目が覚めて

あとで自分のしたことに気づくことがあるから。
目が覚めて身体が力を失っていることに気がついて軽い絶望に襲われるから。


この身体では何に関わることもできないから。言葉を連ねて何かに働き掛けている。肝腎な事は口に出せない。力が足りないから。誰かに迷惑を掛けたくないといっても、そうではなくてそこまで届かないから。


こっちを向いて。話を聞いて。私の言葉を聞いていてほしい。言えなくなることがまた一つ増えたのになぜ気づかなかったんだろう。
そこでしゃべっていて。同じトーンで。わがままは言わないから、これ以上は近づけやしないから、そこでしゃべっていて。


甘えすぎているのはわかっているけど、力がなくなり過ぎるのが怖くてどうにもならなくなるから。自分がどんなことをしているかはわかってる。なぜしているかもわかっている。でもそれは口に出さない。

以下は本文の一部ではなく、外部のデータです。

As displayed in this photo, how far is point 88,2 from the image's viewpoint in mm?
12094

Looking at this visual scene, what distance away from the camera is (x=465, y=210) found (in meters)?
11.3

書けないことばかりでおかしくなりそうになる。それなのに焦点ばかり合ってくるから。



こっちを向いて。話を聞いて。
痛みは深く身体の後ろに根を下ろしていて、何もどうにもならなくなって他にすべが見つけられない。少しだけ話していって。ここで安心できるように。もう少しそこで一緒にしゃべっていてほしい。やっぱりいなくなればいいと思っている。それがなぜかは言わない。